**EXTRACT TO READ**

=====

Damaged people are more subject to all sorts of social problems, crime being one of them, and being a part of many of these damages, addictions, self harm, promiscuity, violence. It seems to me, genetic or not, at least some of this is crime we are causing with our damaging, punishing ways.

 

But back to deterrents:

 

The first thing I would point out regarding deterrents are that their power increases as the certainty of their implementation increases, and of course that equation works also in the inverse. The power of a deterrent is lessened as the perceived chance of actually having to face the penalty grows smaller, meaning, if there’s a perceived chance the misbehaver can avoid the penalty, the deterrent can fail; this is only more true if the chance is real – and of course, many crimes and misbehaviours are not found out. Of course then, in anything but a totalitarian, police state, deterrents can and do fail, and damaging punishments ensue. If deterrents worked well enough, the prisons would not be so full, and we would not all be punished as children.

=====

**EXTRACTED MATERIAL**
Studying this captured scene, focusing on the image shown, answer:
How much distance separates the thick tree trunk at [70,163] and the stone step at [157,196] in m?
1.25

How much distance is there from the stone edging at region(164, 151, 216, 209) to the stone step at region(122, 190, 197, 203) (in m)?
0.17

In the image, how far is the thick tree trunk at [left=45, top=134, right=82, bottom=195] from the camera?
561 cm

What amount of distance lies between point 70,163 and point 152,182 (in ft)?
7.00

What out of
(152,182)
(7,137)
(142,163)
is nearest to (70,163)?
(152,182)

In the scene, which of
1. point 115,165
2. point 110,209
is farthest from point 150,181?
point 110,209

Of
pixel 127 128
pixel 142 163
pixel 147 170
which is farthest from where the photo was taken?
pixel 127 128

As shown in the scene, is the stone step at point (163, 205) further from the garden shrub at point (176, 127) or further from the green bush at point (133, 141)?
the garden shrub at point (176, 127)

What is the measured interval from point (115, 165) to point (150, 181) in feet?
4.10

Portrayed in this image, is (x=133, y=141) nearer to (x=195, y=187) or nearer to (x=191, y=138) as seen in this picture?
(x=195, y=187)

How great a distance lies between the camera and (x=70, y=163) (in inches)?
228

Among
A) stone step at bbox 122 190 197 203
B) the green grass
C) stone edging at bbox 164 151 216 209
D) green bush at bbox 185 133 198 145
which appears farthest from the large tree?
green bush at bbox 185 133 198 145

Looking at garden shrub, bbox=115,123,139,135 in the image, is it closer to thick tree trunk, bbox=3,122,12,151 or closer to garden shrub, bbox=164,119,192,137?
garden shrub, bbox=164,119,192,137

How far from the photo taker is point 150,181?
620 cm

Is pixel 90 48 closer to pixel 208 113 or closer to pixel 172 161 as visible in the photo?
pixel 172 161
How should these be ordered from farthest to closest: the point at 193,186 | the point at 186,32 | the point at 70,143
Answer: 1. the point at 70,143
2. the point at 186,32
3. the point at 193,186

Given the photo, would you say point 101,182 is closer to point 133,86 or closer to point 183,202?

=====

**EXERCISE OBJECTIVE**
Please answer these from the passage on deterrents:
(a) Besides crime, which four problems does it list among the damages?
(b) What makes a deterrent's power increase?
(c) What two things would not be the case if deterrents worked well enough?

**ANSWER TO THE PROBLEM**
(a) Addictions, self harm, promiscuity and violence.
(b) The certainty of its implementation increasing.
(c) The prisons would not be so full, and we would not all be punished as children.